## START Raw records

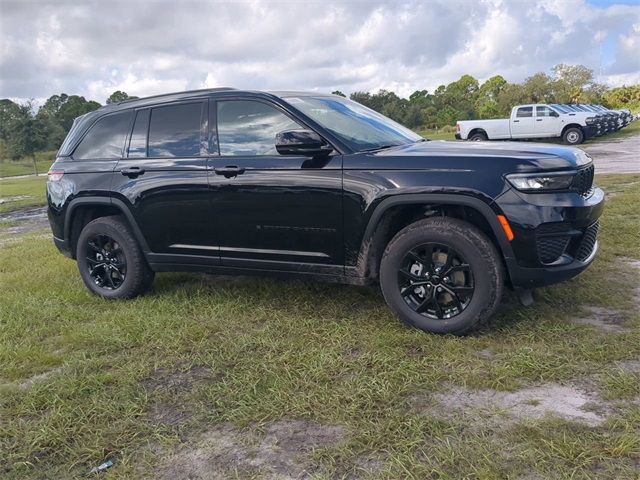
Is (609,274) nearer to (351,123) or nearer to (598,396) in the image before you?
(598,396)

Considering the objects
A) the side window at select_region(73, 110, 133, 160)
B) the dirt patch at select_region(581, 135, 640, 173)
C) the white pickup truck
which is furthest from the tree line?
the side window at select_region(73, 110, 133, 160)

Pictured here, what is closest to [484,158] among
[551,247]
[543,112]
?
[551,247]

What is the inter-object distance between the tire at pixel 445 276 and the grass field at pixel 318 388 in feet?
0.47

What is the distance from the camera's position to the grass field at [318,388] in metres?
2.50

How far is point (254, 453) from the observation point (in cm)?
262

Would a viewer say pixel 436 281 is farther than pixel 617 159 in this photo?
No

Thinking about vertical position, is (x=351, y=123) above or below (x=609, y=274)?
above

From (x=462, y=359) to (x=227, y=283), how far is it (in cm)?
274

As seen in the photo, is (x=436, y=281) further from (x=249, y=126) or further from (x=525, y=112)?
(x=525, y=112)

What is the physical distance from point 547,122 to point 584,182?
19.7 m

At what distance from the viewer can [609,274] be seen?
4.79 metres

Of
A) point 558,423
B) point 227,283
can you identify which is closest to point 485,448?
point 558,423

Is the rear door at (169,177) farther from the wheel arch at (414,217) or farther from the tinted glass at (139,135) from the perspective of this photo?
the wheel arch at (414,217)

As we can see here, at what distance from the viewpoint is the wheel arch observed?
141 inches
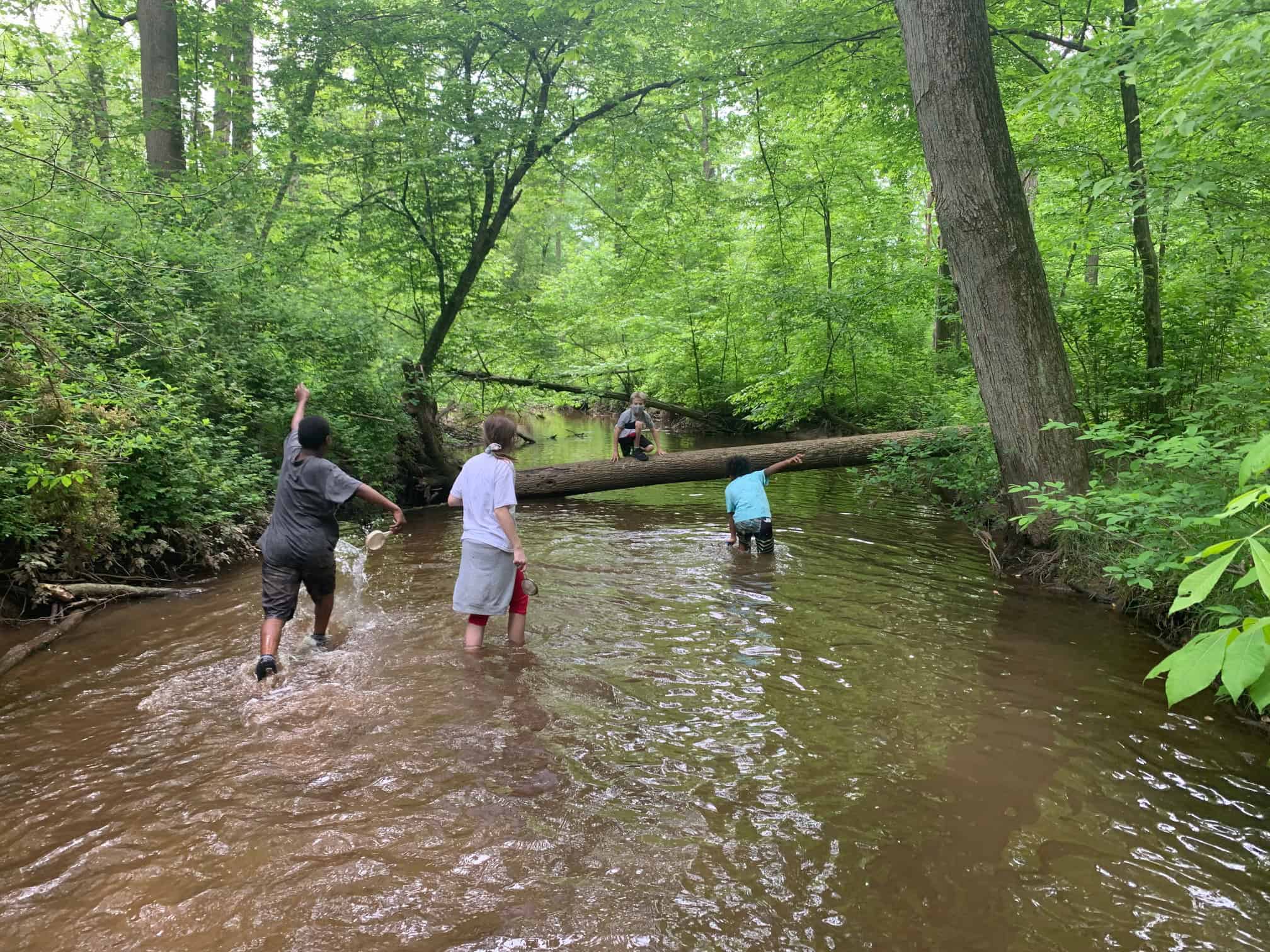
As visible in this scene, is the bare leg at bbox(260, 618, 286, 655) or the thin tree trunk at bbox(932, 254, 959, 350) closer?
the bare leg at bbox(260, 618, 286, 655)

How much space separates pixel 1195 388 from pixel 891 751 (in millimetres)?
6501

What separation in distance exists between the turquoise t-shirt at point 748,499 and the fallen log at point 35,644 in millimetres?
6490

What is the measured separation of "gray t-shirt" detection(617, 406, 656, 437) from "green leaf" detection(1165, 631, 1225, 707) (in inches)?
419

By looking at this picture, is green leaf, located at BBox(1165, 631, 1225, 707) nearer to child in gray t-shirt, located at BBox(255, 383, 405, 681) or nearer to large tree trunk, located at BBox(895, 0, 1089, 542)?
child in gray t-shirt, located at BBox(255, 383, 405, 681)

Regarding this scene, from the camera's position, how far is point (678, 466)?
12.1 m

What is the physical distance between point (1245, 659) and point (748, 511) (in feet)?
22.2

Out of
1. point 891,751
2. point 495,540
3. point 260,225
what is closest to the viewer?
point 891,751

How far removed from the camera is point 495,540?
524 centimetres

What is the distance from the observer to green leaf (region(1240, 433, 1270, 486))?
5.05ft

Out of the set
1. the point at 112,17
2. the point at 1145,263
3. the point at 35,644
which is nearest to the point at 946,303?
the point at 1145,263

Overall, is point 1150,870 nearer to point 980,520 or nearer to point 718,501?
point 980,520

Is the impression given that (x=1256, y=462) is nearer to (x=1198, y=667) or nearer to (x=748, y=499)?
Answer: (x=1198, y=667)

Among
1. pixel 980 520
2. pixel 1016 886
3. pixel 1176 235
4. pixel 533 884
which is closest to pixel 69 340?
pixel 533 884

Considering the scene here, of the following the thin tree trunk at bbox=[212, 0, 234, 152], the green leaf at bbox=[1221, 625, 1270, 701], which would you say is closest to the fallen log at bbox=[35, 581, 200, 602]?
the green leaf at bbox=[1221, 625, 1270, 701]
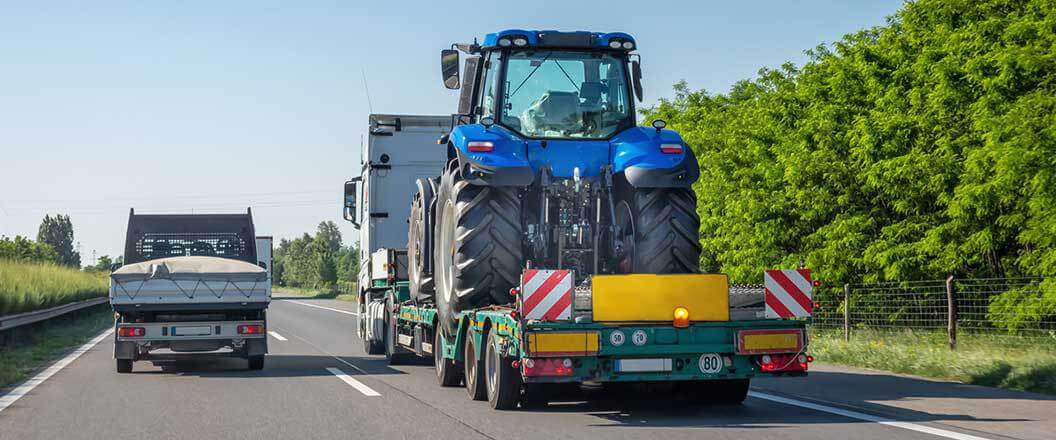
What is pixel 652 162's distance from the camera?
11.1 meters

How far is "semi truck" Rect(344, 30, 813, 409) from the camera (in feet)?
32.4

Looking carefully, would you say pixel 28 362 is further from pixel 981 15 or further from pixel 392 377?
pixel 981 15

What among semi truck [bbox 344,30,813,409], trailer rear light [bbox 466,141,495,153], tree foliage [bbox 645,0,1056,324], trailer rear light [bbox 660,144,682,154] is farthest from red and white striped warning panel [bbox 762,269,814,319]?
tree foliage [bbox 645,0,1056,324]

## END Raw records

> Given exercise
Keep the pictures out of the copy and return the rest of the data above exactly.

> Answer to this problem
Is (609,274) nearer to (351,123) or nearer to (598,396) in the image before you?
(598,396)

Considering the objects
A) the side window at select_region(73, 110, 133, 160)
B) the dirt patch at select_region(581, 135, 640, 173)
C) the white pickup truck
which is furthest from the tree line?
the side window at select_region(73, 110, 133, 160)

Pictured here, what is closest to [484,158] among
[551,247]
[543,112]
?
[551,247]

What is the inter-object distance between the tire at pixel 445 276 and the grass field at pixel 318 388 in feet?
0.47

What is the distance from the camera's position to the grass field at [318,388] in metres?
2.50

How far is point (254, 453) from the observation point (in cm)?
262

Would a viewer say pixel 436 281 is farther than pixel 617 159 in this photo?
No

Thinking about vertical position, is (x=351, y=123) above or below (x=609, y=274)?
above

From (x=462, y=359) to (x=227, y=283), how far is it (in cm)?
274

As seen in the photo, is (x=436, y=281) further from (x=249, y=126) or further from (x=525, y=112)?
(x=525, y=112)

What is the physical distance from point 547,122 to point 584,182?
19.7 m

At what distance from the viewer can [609,274] be seen?
4.79 metres

Of
A) point 558,423
B) point 227,283
can you identify which is closest to point 485,448?
point 558,423

Is the rear door at (169,177) farther from the wheel arch at (414,217) or farther from the tinted glass at (139,135) from the perspective of this photo?
the wheel arch at (414,217)

As we can see here, at what distance from the viewpoint is the wheel arch observed?
141 inches
As visible in this scene, is the bare leg at bbox(260, 618, 286, 655) or the thin tree trunk at bbox(932, 254, 959, 350) closer?
the bare leg at bbox(260, 618, 286, 655)

How much space separates pixel 1195 388 from pixel 891 751 (in millimetres)?
6501

What separation in distance exists between the turquoise t-shirt at point 748,499 and the fallen log at point 35,644 in millimetres?
6490

What is the measured separation of "gray t-shirt" detection(617, 406, 656, 437) from "green leaf" detection(1165, 631, 1225, 707) (in inches)?
419

By looking at this picture, is green leaf, located at BBox(1165, 631, 1225, 707) nearer to child in gray t-shirt, located at BBox(255, 383, 405, 681) or nearer to large tree trunk, located at BBox(895, 0, 1089, 542)?
child in gray t-shirt, located at BBox(255, 383, 405, 681)

Regarding this scene, from the camera's position, how far is point (678, 466)?
12.1 m

What is the physical distance between point (1245, 659) and point (748, 511) (in feet)?
22.2

Out of
1. point 891,751
2. point 495,540
3. point 260,225
what is closest to the viewer?
point 891,751

How far removed from the camera is point 495,540?
524 centimetres

What is the distance from the observer to green leaf (region(1240, 433, 1270, 486))?
5.05ft

Out of the set
1. the point at 112,17
2. the point at 1145,263
3. the point at 35,644
which is nearest to the point at 946,303?
the point at 1145,263

Overall, is point 1150,870 nearer to point 980,520 or nearer to point 718,501?
point 980,520

Is the impression given that (x=1256, y=462) is nearer to (x=1198, y=667) or nearer to (x=748, y=499)?
Answer: (x=1198, y=667)

Among
1. pixel 980 520
2. pixel 1016 886
3. pixel 1176 235
4. pixel 533 884
which is closest to pixel 69 340?
pixel 533 884

Considering the scene here, of the following the thin tree trunk at bbox=[212, 0, 234, 152], the green leaf at bbox=[1221, 625, 1270, 701], which would you say is closest to the fallen log at bbox=[35, 581, 200, 602]?
the green leaf at bbox=[1221, 625, 1270, 701]
What is pixel 652 162's distance from the camera?
11.1 meters

How far is "semi truck" Rect(344, 30, 813, 409) from the camera (in feet)?
32.4

Looking carefully, would you say pixel 28 362 is further from pixel 981 15 or further from pixel 392 377?
pixel 981 15

What among semi truck [bbox 344,30,813,409], trailer rear light [bbox 466,141,495,153], tree foliage [bbox 645,0,1056,324], trailer rear light [bbox 660,144,682,154] is farthest from red and white striped warning panel [bbox 762,269,814,319]?
tree foliage [bbox 645,0,1056,324]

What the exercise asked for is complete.